Le DPE influe sur le prix de vente
En attendant une éventuelle mise à jour du DPE pour les bâtiments anciens, les biens qualifiés de « passoires énergétiques » souffrent des conséquences de la loi Climat et résilience. Selon une étude Opinionway-SeLoger, le prix de vente des logements classés F ou G au DPE est en moyenne inférieur de 3,9 % par rapport à ceux qui sont mieux notés. Cet écart de prix pourrait même s’accentuer dans les prochains mois, car le prix des logements énergivores augmente à un rythme plus lent (+3,7 % en 18 mois) que celui des autres biens immobiliers (+7 %).
Cette caractéristique est encore plus évidente dans les zones rurales, où le prix des logements classés de A à E a augmenté de 13,3 %, tandis que les biens les plus énergivores ont connu une hausse de seulement 7,4 %. Un mauvais DPE est également devenu un frein pour de nombreux acheteurs potentiels lors des visites. En 2022, plus de 50 % d’entre eux n’ont visité que des logements affichant un bon DPE ou considéraient un mauvais DPE comme un élément de négociation.
Les pistes envisagées
Dans une lettre ouverte adressée au gouvernement le 21 juin dernier, Yannick Ainouche, président de la Chambre des Diagnostiqueurs Immobiliers de la FNAIM, et Martin Malvy ont vivement critiqué la méthode de calcul actuelle du DPE et son incompatibilité avec les bâtiments anciens. Ils ont souligné que la performance énergétique d’un bâtiment ne devrait pas être déterminée par son âge. Ils ont également formulé plusieurs recommandations visant à améliorer le DPE, notamment en prenant en compte les isolants biosourcés ou géosourcés tels que la chaume ou le torchis.
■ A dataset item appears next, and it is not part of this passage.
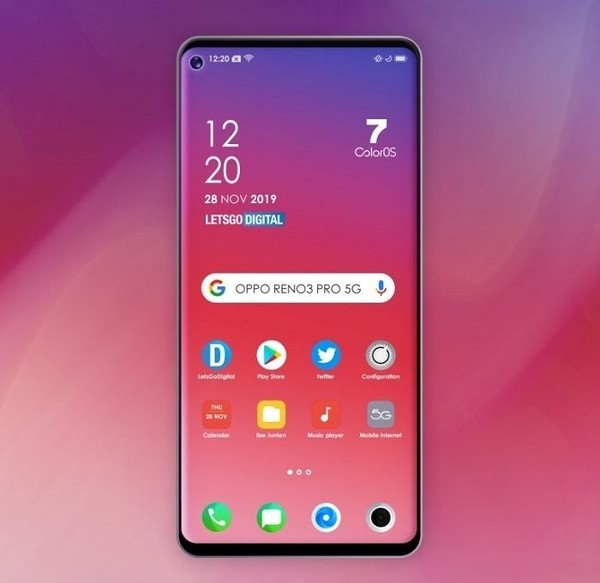 OPPO Reno 3渲染图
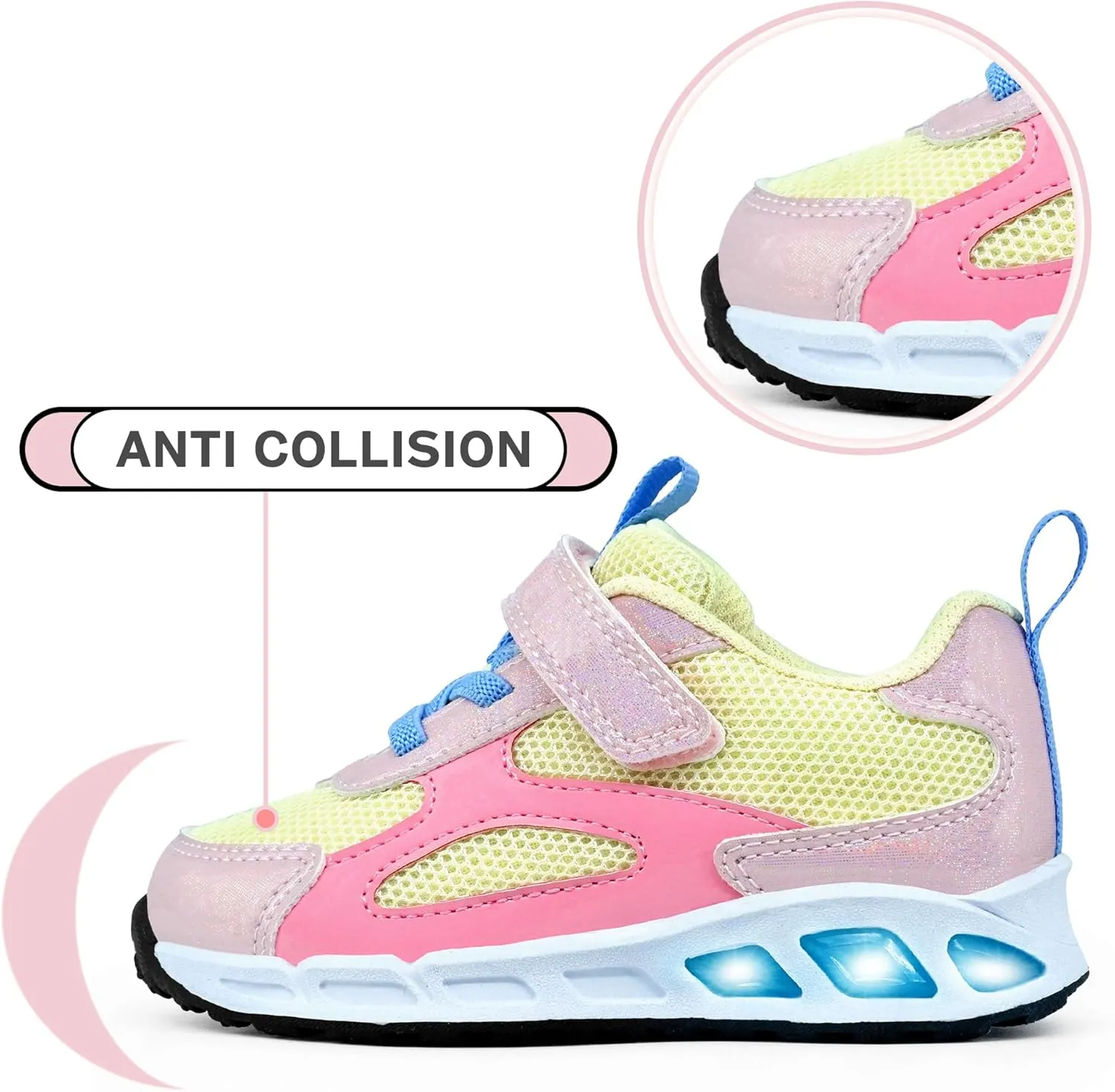 YESKIS Toddler Boys Girls Light Up Shoes LED Flashing Lightweight Mesh Breathable Adorable Running Sneakers for Toddler and Little Kid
Les deux signataires estiment qu’il est essentiel d’effectuer un rééquilibrage, étant donné que près d’un tiers des logements sont des constructions antérieures à 1948. Actuellement, plus de 7 millions de logements, tous types de bâtiments confondus, sont considérés comme des passoires énergétiques. Dans ce contexte, il serait judicieux d’adapter le DPE aux logements anciens afin de mieux cibler les efforts de rénovation et faciliter ainsi la transition énergétique des bâtiments concernés.
Les actions en cours
Depuis plusieurs mois, les ministères de la Culture, de la Transition écologique et de la Transition énergétique travaillent ardemment sur ce sujet, cherchant à trouver un équilibre et à modifier le DPE en utilisant une nouvelle grille d’analyse qui prendrait en compte de manière juste et justifiée les spécificités propres aux bâtiments anciens. Un groupe de travail a également été mis en place. Il est chargé d’analyser le DPE et de proposer des solutions spécifiques à chaque type de bâti.
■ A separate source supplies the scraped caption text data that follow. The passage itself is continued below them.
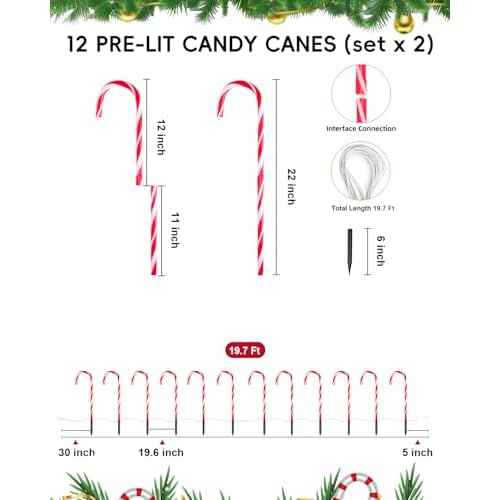 COOLWUFAN 24 Pack Christmas Candy Cane Pathway Lights, 22'' Outdoor Christmas Decorations Path Lights, Waterproof Candy Cane Yard Markers for Walkway, Lawn, Patio, Holiday Landscape Path D?cor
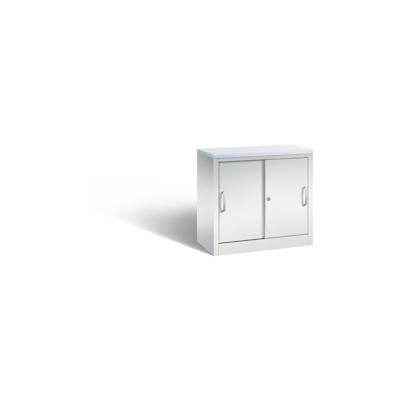 C+P Schiebetürenschrank Acurado-2000, 2 Ordnerhöhen | HxBxT 72x80x40cm | Lichtgrau/DBS Hellgrau von PROREGAL Image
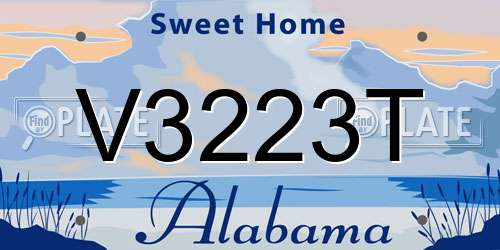 V3223T Alabama License Plate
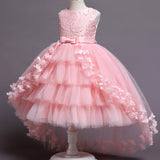 Girl's mesh embroidered evening dress party dress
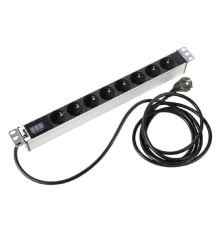 ЦМО Блок розеток Rem-16 с амперметром, 8 Shuko, 16A, алюм., 19", шнур 3 м. (R-16-8S-AM-440-3)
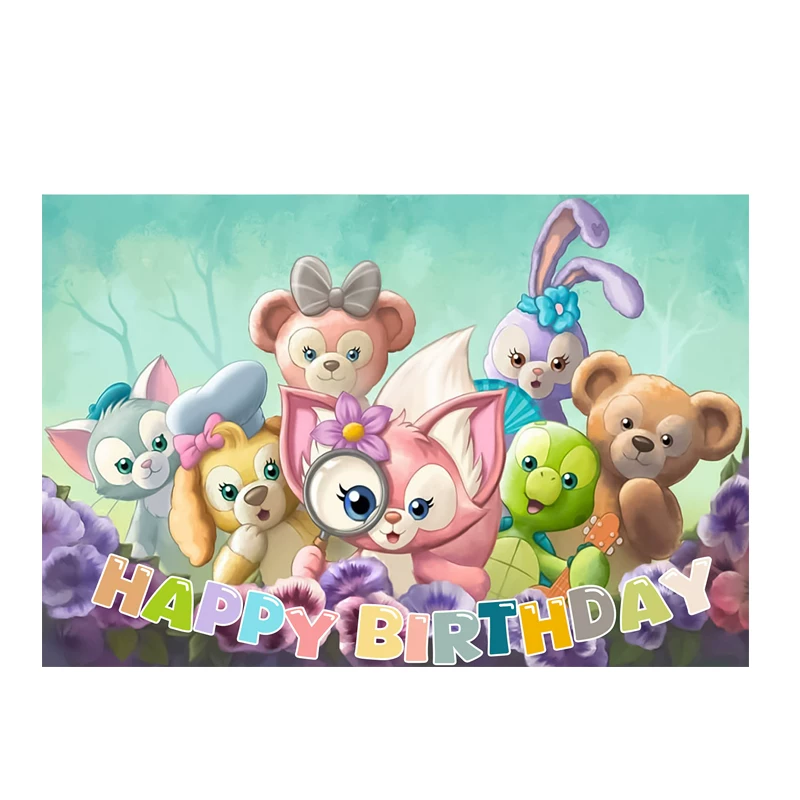 Daffy Bear theme birthday party decoration background hanging cloth Star Dew poster banner balloon pull flag cake insert card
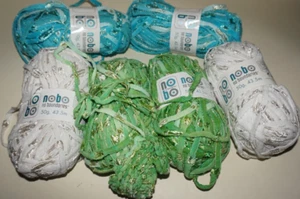 6 Skeins, NoBo,Josephine, White/Green/Turquoise, Nylon (Polyamide)/Metallic Yarn - Picture 1 of 4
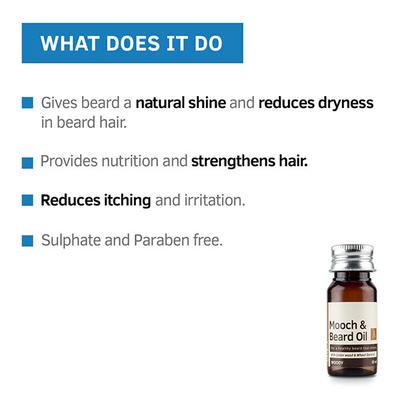 Ustraa Mooch & Beard Oil - Cedarwood & Wheat Germ Oil Woody 35ml - Beard Oil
Des audits techniques devraient être réalisés pour mieux appréhender les caractéristiques thermiques et structurelles de ces bâtiments anciens, afin de mieux comprendre les effets des différents types d’isolation. Les résultats obtenus seront utilisés pour établir un nouveau diagnostic plus adapté à cette typologie particulière.
Les mesures ainsi instaurées permettraient de limiter la dévalorisation des bâtiments anciens et d’aider à relancer le marché immobilier, tout en contribuant à une meilleure prise en compte du patrimoine français et à une transition énergétique juste. Ces nouvelles dispositions pourraient contribuer à la protection des bâtiments anciens, mais aussi à leur rénovation, dans le but de réduire les émissions de gaz à effet de serre (GES) et permettre aux résidents de bénéficier d’une vie plus saine et durable.
Pour conclure, la mise en place d’un DPE spécifique pour le bâti ancien apparaît de plus en plus nécessaire. Des mesures sont d’ores et déjà prises par les pouvoirs publics pour relancer l’activité du marché immobilier et aider à la transition énergétique, mais il reste encore beaucoup de progrès à effectuer. Les professionnels et les organismes institutionnels doivent donc rester vigilants et continuer à défendre leur cause.